EXERCISE INSTRUCTIONS ▸ The listing below should be printed in full and exactly, apart from its images.
--- INFORMATION PROVIDED Enclosed Below ---
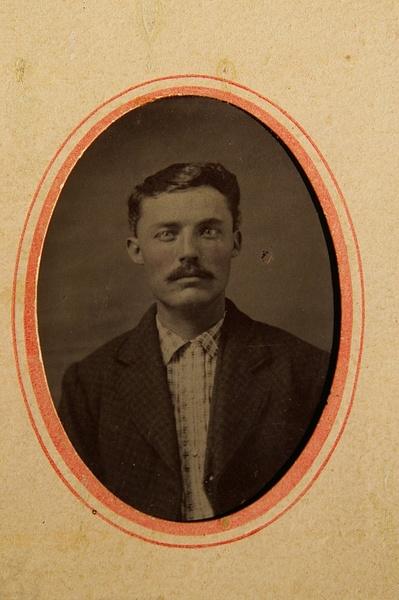Joe Smith ca. 1878 by stepmac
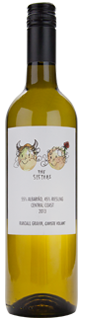 Randall Grahm The Sisters White Wine Central Coast 2013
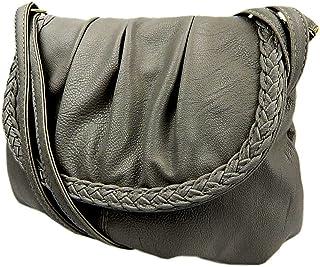 Kleine Damentasche Umhängetasche Citytasche Bag Schultertasche Handtasche Clutch 23 x 14 cm (grau)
--- End of Enclosed INFORMATION PROVIDED ---
RESPONSE TO THE EXERCISE ▸
Joe Smith ca. 1878 by stepmac
 Randall Grahm The Sisters White Wine Central Coast 2013
 Kleine Damentasche Umhängetasche Citytasche Bag Schultertasche Handtasche Clutch 23 x 14 cm (grau)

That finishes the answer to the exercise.